Encontre matérias e conteúdos da Gazeta do Povo

A vocação dos náufragos

José Ortega y Gasset – Wikimedia Commons (Foto: )

“Observai os que vos rodeiam e vereis como avançam perdidos em sua vida; vão como sonâmbulos, dentro de sua boa ou má sorte, sem ter a mais leve suspeita do que lhes acontece.”

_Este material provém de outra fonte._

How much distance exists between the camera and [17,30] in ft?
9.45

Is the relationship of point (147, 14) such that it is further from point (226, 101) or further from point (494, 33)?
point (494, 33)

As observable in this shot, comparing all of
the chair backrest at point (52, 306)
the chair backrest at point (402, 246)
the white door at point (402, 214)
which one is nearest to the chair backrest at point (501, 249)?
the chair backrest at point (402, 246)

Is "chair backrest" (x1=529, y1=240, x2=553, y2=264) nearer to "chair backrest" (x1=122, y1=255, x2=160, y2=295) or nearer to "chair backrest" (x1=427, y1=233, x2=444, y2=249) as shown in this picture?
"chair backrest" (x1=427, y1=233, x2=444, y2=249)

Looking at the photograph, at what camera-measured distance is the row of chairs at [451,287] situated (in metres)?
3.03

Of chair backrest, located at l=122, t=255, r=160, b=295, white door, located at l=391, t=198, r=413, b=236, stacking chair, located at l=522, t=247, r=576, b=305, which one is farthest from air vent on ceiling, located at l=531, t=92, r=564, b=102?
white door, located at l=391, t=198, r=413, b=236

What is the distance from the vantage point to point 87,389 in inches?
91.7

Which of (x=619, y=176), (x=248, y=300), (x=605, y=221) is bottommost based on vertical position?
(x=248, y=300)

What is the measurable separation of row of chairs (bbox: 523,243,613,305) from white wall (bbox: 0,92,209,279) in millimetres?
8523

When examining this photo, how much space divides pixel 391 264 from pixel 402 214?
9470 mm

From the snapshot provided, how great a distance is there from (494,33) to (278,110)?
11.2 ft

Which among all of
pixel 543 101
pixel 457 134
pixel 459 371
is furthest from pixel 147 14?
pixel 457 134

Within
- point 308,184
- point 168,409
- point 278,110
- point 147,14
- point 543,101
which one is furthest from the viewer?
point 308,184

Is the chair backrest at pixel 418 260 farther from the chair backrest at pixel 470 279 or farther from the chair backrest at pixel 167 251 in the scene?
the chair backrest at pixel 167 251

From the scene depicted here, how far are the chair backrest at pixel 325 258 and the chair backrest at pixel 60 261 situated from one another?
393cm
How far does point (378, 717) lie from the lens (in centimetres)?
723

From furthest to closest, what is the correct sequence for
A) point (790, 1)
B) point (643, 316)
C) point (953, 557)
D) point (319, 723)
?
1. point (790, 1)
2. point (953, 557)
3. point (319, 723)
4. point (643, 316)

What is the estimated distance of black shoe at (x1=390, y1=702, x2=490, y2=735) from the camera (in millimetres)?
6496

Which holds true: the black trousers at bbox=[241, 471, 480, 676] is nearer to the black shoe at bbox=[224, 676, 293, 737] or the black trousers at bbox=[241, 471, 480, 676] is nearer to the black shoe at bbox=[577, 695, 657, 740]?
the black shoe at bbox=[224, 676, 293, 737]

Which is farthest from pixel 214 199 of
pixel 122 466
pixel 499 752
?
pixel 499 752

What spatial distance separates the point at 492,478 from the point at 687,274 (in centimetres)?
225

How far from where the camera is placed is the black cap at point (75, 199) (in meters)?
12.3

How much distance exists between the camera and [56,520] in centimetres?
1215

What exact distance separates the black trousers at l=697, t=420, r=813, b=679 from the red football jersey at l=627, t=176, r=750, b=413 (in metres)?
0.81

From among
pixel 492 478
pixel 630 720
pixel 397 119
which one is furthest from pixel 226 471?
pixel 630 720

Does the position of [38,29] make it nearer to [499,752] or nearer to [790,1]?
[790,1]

Assim começa um dos trechos mais citados da obra mais famosa de Ortega y Gasset, “A Rebelião das Massas”, que ele começou a publicar em artigos de jornal a partir de 1929. Se há quase 90 anos estava assim, imagine na Copa. A atualidade do livro impressiona, talvez mais hoje do que naquela época:

“Porque a vida é um verdadeiro caos onde ele está perdido. O homem suspeita disso, mas tem pavor de se encontrar cara a cara com essa realidade terrível, e procura ocultá-la com uma cortina fantasmagórica, onde tudo está muito claro. Não importa que suas ‘ideias’ não sejam verdadeiras; usa-as como trincheiras para se defender da sua vida, como rompantes para afugentar a realidade. O homem de cabeça clara é aquele que se liberta dessas ‘ideias’ fantasmagóricas e olha a vida de frente, e assume tudo o que é problemático nela, e se sente perdido. Como isso é a pura verdade – a saber, que viver é se sentir perdido – aquele que o aceita já começou a se encontrar, já começou a descobrir a sua autêntica realidade, já está em terra firme. Instintivamente, como o náufrago, buscará algo a que se agarrar, e essa busca trágica, peremptória, absolutamente veraz, porque se trata de salvar-se, o fará ordenar o caos da sua vida. Essas são as únicas ideias verdadeiras: as ideias dos náufragos.”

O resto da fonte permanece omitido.